Para ilmuwan di China baru saja membuat sebuah terobosan penting dalam penelitian terkait autisme. Mereka telah menemukan bakteri baik yang dapat ditemukan dalam produk susu fermentasi, seperti yogurt dan keju, yang berpotensi membantu meredakan gejala autisme. Penemuan ini memberikan harapan baru bagi pengobatan alami yang dapat melengkapi terapi konvensional yang selama ini mengandalkan penggunaan obat-obatan.
Dalam penelitian yang dilakukan, tim peneliti menggunakan 34 ekor tikus yang dimodifikasi secara genetik untuk menunjukkan gejala yang mirip dengan autisme, termasuk kesulitan dalam bersosialisasi, kecemasan tinggi, serta gangguan ingatan. Tikus-tikus ini diberi bakteri Lactobacillus murinus setiap hari selama satu bulan. Hasilnya menunjukkan perbaikan yang signifikan dalam perilaku sosial dan kemampuan belajar tikus, serta meningkatkan kesehatan usus mereka.
Kutipan dari Dailymail mengungkapkan, "Tikus yang diberi bakteri ini menunjukkan perbaikan yang jelas dalam perilaku sosial dan kapasitas untuk belajar, sekaligus menunjukkan bahwa kesehatan usus mereka juga meningkat." Hal ini menunjukkan relasi positif antara mikrobioma usus dan fungsi otak, yang selama ini menjadi perhatian dalam konteks autisme.
Namun, data dari Pusat Pengendalian dan Pencegahan Penyakit AS (CDC) menunjukkan bahwa di Amerika Serikat, sekitar 1 dari 36 anak didiagnosis dengan gangguan spektrum autisme (ASD). Faktor penyebab autisme sendiri masih menjadi misteri yang kompleks, meskipun beberapa penelitian menunjukkan bahwa paparan terhadap polusi serta bahan kimia tertentu dalam makanan dan air dapat mempengaruhi perkembangan otak janin saat kehamilan.

Informasi yang Ditampilkan =>
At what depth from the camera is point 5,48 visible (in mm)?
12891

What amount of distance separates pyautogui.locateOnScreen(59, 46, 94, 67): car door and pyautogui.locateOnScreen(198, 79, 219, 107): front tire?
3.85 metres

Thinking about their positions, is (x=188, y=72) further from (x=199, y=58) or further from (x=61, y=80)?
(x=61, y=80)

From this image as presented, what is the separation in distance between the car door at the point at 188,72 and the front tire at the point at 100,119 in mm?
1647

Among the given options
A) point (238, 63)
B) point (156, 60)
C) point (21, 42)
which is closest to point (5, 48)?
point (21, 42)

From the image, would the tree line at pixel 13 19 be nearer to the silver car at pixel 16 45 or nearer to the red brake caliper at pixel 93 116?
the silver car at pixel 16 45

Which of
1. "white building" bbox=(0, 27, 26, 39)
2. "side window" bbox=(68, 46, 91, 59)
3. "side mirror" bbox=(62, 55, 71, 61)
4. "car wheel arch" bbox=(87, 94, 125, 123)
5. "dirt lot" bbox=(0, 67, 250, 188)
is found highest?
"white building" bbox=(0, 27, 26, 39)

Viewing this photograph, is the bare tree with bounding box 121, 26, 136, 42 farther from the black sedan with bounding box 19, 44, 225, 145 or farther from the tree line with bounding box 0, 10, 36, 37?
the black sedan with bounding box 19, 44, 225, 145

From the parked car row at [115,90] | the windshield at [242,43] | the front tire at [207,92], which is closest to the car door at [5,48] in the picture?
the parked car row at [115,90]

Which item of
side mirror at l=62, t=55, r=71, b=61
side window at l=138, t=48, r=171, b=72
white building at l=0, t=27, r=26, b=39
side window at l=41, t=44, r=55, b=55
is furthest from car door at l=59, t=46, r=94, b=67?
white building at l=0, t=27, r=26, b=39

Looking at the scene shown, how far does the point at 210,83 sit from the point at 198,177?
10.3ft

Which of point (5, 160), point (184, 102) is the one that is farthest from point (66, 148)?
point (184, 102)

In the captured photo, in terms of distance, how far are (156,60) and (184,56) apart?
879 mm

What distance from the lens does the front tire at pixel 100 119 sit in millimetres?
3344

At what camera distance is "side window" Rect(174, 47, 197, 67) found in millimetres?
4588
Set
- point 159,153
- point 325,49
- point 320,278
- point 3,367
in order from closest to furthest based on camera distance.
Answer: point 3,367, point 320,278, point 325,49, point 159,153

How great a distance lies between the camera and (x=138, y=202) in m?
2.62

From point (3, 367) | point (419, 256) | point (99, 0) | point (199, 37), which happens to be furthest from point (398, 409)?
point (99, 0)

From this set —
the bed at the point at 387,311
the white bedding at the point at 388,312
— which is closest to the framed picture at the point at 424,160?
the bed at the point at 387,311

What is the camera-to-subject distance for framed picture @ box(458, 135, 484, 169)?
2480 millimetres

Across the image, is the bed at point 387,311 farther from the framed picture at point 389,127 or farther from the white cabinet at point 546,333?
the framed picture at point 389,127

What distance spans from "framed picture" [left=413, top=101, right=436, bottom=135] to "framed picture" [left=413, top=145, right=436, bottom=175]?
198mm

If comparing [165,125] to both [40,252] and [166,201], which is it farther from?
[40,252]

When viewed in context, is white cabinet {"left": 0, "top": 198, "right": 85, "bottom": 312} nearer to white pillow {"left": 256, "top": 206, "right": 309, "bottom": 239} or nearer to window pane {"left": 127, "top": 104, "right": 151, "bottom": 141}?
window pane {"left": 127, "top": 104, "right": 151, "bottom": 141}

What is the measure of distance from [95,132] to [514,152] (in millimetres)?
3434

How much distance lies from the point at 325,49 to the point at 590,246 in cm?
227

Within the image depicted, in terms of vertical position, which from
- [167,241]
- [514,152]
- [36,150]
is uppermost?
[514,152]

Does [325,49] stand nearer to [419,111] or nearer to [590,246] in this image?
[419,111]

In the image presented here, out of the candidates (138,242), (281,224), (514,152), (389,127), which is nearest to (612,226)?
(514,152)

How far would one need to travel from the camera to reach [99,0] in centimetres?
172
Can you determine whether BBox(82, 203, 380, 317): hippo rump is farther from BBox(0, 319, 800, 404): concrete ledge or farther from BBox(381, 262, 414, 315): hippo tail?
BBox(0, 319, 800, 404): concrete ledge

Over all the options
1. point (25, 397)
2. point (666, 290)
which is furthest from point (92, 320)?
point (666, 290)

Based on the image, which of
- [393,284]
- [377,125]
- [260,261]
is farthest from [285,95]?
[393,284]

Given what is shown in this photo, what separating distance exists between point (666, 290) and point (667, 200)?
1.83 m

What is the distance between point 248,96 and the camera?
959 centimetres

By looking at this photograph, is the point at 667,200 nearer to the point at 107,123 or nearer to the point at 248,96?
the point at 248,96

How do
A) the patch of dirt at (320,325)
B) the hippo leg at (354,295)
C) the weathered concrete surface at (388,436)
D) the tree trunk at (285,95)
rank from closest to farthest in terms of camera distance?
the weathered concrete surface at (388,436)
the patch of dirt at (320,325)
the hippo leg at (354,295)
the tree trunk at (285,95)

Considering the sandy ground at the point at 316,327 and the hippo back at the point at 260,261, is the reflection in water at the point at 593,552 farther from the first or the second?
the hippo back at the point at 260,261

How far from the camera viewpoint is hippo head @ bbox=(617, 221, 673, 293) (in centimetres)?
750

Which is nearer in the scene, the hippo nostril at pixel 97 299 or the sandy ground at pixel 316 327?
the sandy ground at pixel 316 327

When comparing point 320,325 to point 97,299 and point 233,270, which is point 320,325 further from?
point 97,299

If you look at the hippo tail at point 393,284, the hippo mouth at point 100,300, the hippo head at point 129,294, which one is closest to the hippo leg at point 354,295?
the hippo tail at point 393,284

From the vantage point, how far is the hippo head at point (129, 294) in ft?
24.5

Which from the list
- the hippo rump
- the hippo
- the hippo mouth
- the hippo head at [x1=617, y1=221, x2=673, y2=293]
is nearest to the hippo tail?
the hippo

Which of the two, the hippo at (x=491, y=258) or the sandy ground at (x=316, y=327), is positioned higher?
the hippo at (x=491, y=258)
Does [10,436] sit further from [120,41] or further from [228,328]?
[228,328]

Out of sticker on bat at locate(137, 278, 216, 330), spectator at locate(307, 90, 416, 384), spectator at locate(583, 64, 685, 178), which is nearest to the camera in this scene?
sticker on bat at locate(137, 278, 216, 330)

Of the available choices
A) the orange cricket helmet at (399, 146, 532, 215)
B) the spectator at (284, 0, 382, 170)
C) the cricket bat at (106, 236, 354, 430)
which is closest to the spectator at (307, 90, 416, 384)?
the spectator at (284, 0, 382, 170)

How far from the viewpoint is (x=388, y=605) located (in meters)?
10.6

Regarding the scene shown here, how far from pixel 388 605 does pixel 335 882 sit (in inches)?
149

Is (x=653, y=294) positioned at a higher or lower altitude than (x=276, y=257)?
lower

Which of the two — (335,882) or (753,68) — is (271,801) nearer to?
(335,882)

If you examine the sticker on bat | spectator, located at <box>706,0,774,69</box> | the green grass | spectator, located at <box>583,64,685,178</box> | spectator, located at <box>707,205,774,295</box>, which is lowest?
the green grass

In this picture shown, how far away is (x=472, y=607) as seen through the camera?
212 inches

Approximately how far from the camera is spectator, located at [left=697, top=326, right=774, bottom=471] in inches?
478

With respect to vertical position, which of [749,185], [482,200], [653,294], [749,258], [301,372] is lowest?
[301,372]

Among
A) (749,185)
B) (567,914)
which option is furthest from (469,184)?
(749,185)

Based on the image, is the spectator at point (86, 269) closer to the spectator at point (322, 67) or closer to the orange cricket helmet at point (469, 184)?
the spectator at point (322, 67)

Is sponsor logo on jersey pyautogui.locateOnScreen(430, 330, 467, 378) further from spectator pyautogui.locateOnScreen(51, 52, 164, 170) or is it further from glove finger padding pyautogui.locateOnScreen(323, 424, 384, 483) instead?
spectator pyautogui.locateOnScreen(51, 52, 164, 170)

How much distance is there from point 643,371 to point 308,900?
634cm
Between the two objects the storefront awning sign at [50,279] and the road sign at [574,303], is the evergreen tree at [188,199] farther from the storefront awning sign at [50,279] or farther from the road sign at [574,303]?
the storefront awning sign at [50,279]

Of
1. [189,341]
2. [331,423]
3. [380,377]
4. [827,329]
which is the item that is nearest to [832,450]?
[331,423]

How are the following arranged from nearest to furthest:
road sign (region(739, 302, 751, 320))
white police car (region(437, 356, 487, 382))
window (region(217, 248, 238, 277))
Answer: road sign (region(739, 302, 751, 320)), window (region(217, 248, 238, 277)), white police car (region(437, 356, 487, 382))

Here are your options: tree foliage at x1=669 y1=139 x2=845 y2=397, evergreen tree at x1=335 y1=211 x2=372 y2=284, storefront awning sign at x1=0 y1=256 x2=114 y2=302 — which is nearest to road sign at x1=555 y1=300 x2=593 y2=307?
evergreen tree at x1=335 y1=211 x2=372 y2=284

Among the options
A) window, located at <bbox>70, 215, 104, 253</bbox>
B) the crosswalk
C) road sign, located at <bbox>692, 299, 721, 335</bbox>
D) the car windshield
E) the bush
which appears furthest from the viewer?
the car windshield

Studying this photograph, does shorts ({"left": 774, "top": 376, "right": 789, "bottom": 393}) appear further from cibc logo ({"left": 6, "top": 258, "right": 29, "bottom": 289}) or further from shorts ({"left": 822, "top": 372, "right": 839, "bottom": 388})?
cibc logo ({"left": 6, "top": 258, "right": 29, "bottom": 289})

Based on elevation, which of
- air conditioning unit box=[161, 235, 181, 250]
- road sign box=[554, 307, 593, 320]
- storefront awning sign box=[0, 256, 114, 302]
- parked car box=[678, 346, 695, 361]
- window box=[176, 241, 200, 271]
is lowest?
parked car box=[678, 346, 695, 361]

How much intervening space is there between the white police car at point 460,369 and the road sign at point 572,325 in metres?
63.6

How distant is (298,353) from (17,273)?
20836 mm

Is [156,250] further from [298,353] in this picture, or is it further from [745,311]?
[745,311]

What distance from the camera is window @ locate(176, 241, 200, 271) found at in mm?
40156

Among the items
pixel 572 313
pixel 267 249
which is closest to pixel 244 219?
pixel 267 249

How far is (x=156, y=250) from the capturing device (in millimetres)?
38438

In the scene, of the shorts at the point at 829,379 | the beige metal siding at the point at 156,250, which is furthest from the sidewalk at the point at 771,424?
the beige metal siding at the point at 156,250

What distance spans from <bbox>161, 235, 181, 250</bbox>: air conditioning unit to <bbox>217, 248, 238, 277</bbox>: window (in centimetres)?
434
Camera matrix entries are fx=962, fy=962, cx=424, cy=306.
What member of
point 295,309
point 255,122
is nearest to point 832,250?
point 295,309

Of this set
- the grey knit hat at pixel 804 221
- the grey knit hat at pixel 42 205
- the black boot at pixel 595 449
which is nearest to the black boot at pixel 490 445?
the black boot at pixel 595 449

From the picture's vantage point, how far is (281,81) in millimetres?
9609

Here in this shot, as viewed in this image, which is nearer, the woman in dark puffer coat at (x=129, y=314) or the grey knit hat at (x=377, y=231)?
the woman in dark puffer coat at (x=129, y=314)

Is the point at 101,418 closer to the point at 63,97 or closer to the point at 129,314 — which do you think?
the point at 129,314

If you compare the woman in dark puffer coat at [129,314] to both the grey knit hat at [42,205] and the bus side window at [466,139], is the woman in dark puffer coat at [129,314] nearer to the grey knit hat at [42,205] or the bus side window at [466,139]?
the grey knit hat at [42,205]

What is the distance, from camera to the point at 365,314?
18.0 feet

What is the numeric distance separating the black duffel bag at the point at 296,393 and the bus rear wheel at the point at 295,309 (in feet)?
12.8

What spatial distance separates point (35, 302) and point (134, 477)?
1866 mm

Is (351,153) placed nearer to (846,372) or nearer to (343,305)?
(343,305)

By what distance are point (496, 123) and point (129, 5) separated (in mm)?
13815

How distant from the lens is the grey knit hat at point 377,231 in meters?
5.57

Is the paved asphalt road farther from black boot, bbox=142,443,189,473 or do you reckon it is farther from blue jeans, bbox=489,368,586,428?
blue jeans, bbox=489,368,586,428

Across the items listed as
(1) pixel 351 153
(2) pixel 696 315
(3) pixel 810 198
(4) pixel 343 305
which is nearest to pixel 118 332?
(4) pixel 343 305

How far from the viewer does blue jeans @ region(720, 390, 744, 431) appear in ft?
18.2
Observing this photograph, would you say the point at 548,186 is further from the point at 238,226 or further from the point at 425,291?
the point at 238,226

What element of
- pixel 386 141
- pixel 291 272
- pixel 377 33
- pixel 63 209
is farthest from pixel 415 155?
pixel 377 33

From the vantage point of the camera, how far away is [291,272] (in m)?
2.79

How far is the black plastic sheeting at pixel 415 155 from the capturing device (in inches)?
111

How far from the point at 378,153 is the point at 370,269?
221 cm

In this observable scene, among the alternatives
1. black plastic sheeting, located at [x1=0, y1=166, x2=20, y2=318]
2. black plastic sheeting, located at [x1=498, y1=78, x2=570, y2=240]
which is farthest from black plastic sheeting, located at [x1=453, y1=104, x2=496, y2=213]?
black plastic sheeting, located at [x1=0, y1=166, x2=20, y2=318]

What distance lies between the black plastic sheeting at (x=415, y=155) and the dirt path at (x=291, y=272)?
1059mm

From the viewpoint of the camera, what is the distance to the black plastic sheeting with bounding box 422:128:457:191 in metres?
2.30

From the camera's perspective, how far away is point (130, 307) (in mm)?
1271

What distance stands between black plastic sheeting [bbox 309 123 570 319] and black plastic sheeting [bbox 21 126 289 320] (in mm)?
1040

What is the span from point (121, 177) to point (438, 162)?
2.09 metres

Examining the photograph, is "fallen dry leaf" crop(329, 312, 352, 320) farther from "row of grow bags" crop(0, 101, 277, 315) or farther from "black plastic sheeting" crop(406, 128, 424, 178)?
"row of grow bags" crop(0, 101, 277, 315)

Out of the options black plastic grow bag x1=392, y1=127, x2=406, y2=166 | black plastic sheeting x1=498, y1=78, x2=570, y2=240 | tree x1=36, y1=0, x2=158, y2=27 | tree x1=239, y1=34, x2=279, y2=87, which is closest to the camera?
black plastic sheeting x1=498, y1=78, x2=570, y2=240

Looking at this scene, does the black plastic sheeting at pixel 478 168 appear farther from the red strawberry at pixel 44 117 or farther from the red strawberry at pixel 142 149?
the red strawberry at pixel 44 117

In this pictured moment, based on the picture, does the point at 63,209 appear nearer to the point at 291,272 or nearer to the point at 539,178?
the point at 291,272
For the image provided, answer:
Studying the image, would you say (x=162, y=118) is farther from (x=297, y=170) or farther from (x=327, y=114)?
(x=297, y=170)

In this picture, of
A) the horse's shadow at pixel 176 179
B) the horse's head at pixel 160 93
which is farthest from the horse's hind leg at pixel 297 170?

Daftar Pertanyaan =>
1. Menurut bacaan tentang penelitian autisme, bakteri apa yang diberikan kepada tikus-tikus itu setiap hari selama satu bulan?
2. Teruskan bacaan tentang bakteri baik dan autisme dengan menulis bagian berikutnya setelah kalimat terakhirnya.

Jawaban Diberikan =>
1. Lactobacillus murinus.

2.
Berikut adalah beberapa poin penting yang dihasilkan dari penelitian ini:
Bakteri Susu dan Autisme: Penelitian ini menyarankan agar Lactobacillus murinus bisa digunakan sebagai pengobatan tambahan untuk anak-anak dengan autisme, menawarkan pendekatan yang lebih alami dibandingkan dengan obat-obatan.
Perbaikan pada Usus dan Otak: Penelitian menunjukkan bahwa bakteri ini tidak hanya memperbaiki gejala autisme, tetapi juga meningkatkan kesehatan usus yang berhubungan dengan fungsi otak.
Aktivitas Otak yang Meningkat: Penemuan ini juga menunjukkan adanya peningkatan dalam keseimbangan aktivitas otak dan kadar dopamin. Dopamin adalah neurotransmitter yang memainkan peran kunci dalam motivasi, pembelajaran, dan perhatian.
- Potensi dalam Pengobatan Masa Depan: Meski penelitian ini masih pada tahap awal dan hanya diuji pada tikus, hasilnya memberikan harapan untuk pengembangan terapi baru yang bisa digunakan untuk anak-anak dengan autisme di masa depan.
Selama ini, terapi untuk anak-anak dengan autisme biasanya mencakup terapi perilaku dan terapi bicara. Obat-obatan sering kali digunakan untuk mengatasi gejala tambahan seperti kecemasan atau gangguan tidur. Temuan ini menunjukkan bahwa dengan menggunakan probiotik, seperti bakteri baik dari makanan sehari-hari, tampaknya bisa menjadi alternatif yang lebih alami dengan efek samping yang lebih sedikit.
Peneliti sebelumnya juga telah menemukan bahwa usus yang tidak sehat dapat memengaruhi fungsi otak, dan bakteri Lactobacillus murinus mungkin merupakan kunci untuk mengatasi masalah ini. Dengan pemahaman yang lebih baik mengenai hubungan antara gut dan otak, penelitian ini membuka pintu bagi pendekatan yang lebih inovatif dalam menangani autisme.
Ke depan, penting untuk terus meneliti lebih lanjut terkait efektivitas dan keamanan penggunaan probiotik dalam terapi autisme. Ini bisa membantu membentuk paradigma baru dalam perawatan dan pengobatan autisme yang lebih komprehensif dan berkelanjutan. Penemuan ilmiah ini tidak hanya menggugah harapan bagi mereka yang terkena dampak autisme, tetapi juga membuka peluang untuk penelitian lebih dalam mengenai interaksi antara mikrobioma dan kesehatan mental.